220 Quiconque, par négligence criminelle, cause la mort d’une autre personne est coupable d’un acte criminel passible :
a) s’il y a usage d’une arme à feu lors de la perpétration de l’infraction, de l’emprisonnement à perpétuité, la peine minimale étant de quatre ans;
b) dans les autres cas, de l’emprisonnement à perpétuité.

Analyse et décision du directeur

Dans l’après-midi du 25 août 2020, le corps du plaignant a été récupéré dans la rivière des Outaouais, dans le secteur du parc Moulin de Clarence Rockland. Lorsque le plaignant est entré dans l’eau à partir d’un quai du parc le 22 août 2020, juste après que l’AI de la Police provinciale de l’Ontario se soit approché de lui, l’UES a été avisée et a entrepris une enquête. L’AI a été identifié comme l’agent impliqué. D’après mon évaluation des éléments de preuve, il n’y a pas de motifs raisonnables de croire que l’AI a commis une infraction criminelle en relation avec le décès du plaignant.

La seule infraction à prendre en considération dans cette affaire serait la négligence criminelle ayant causé la mort contraire aux exigences de l’article 220 du Code criminel. Le fait qu’il y ait ou non infraction dépend en partie de l’existence d’une conduite représentant un écart marqué et important par rapport à la norme de diligence que respecterait une personne raisonnable dans la même situation. Dans cette affaire, la question qu’il faut se poser c’est si les agents qui ont eu affaire au plaignant ont causé son décès ou y ont contribué en faisant preuve d’une négligence suffisante pour justifier des sanctions pénales. La réponse est un non sans équivoque.

L’AI était dans l’exercice de son devoir le plus important, c’est à-dire protéger et préserver la vie, lorsqu’il s’est approché du plaignant dans le parc Moulin. Il savait très bien que le plaignant n’était pas tout à fait lucide, qu’il était suicidaire et qu’il s’était échappé d’un hôpital où il recevait des soins psychiatriques. Peu de choix s’offraient à l’agent pour empêcher le plaignant d’entrer dans l’eau, et ce dernier avait alors une bonne avance sur l’AI. En effet, les éléments de preuve indiquent que l’AI n’avait pas réussi à s’approcher à moins de 15 mètres du plaignant lorsque celui-ci a sauté dans l’eau. J’ai donc la conviction que l’agent a fait ce qu’il était capable de faire étant donné les circonstances.

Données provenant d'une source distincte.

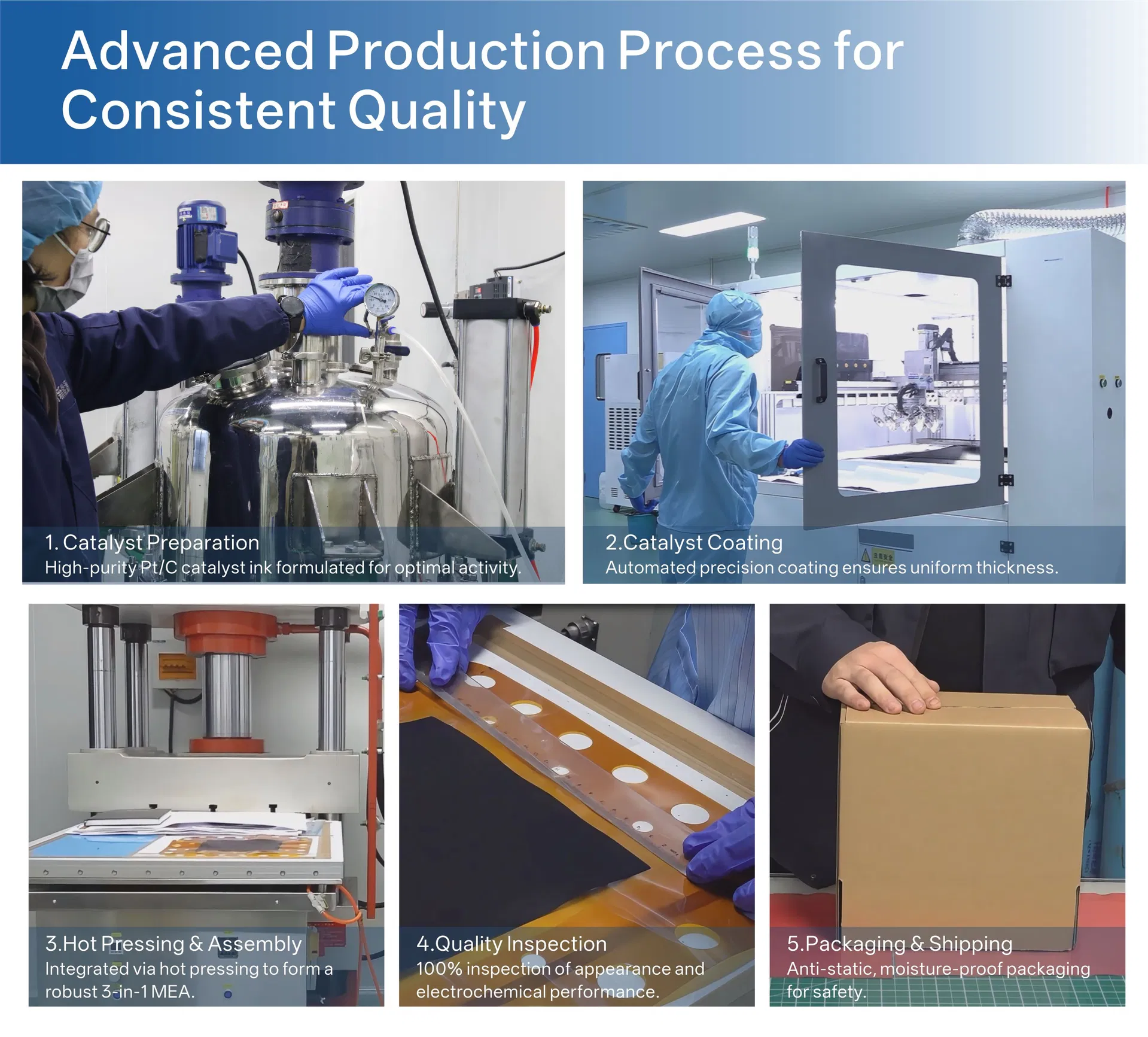 Advanced Production Process for Consistent Quality

1. Catalyst Preparation
High-purity Pt/C catalyst ink formulated for optimal activity.

2.Catalyst Coating
Automated precision coating ensures uniform thickness.

3.Hot Pressing & Assembly
Integrated via hot pressing to form a robust 3-in-1 MEA.

4.Quality Inspection
100% inspection of appearance and electrochemical performance.

5.Packaging & Shipping
Anti-static, moisture-proof packaging for safety.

Il n’y a non plus rien qui ressorte des éléments de preuve qui indique qu’un examen des opérations de recherche et de sauvetage de la Police provinciale soit nécessaire. En fait, il importe de signaler que l’AT no 1 est arrivé rapidement sur les lieux lorsque le plaignant a sauté dans l’eau et qu’il a mis sa propre vie en péril en sautant dans la rivière à la suite du plaignant. Par la suite, il semblerait que des spécialistes de la Police provinciale de l’Ontario aient été promptement déployés dans l’espoir de retrouver et de secourir le plaignant.

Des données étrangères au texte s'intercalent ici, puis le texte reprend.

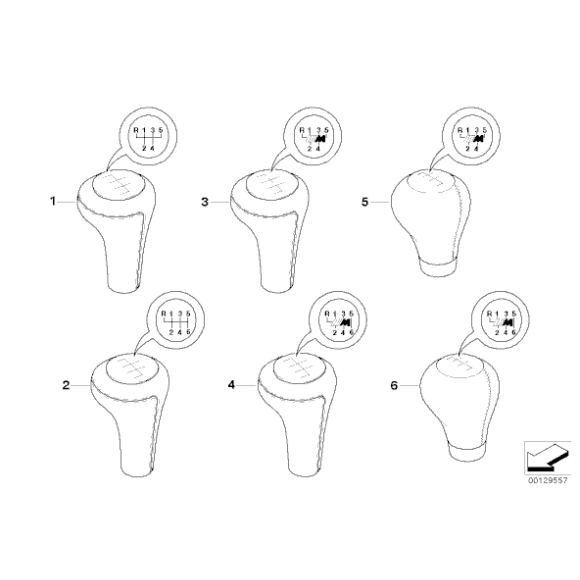 R 1 3 5
2 4

1

R 1 3 5
M
2 4

3

R 1 3 5
M
2 4

5

R 1 3 5
2 4 6

2

R 1 3 5
M
2 4 6

4

R 1 3 5
M
2 4 6

6

00129557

En dernière analyse, il n’existe aucun motif valable, d’après ce qui précède, de croire que l’un ou l’autre des agents ayant tenté d’empêcher le plaignant de s’enlever la vie n’a pas agi de manière professionnelle sur toute la ligne. Par conséquent, il n’y a pas lieu de porter des accusations dans cette affaire et le dossier est clos.


Date : 16 février 2021


Signature électronique

Joseph Martino
Directeur
Unité des enquêtes spéciales

Note:

La version originale anglaise signée du rapport fait autorité. En cas de divergence entre cette version et les versions anglaise ou française en ligne, la version originale anglaise signée du rapport l’emporte.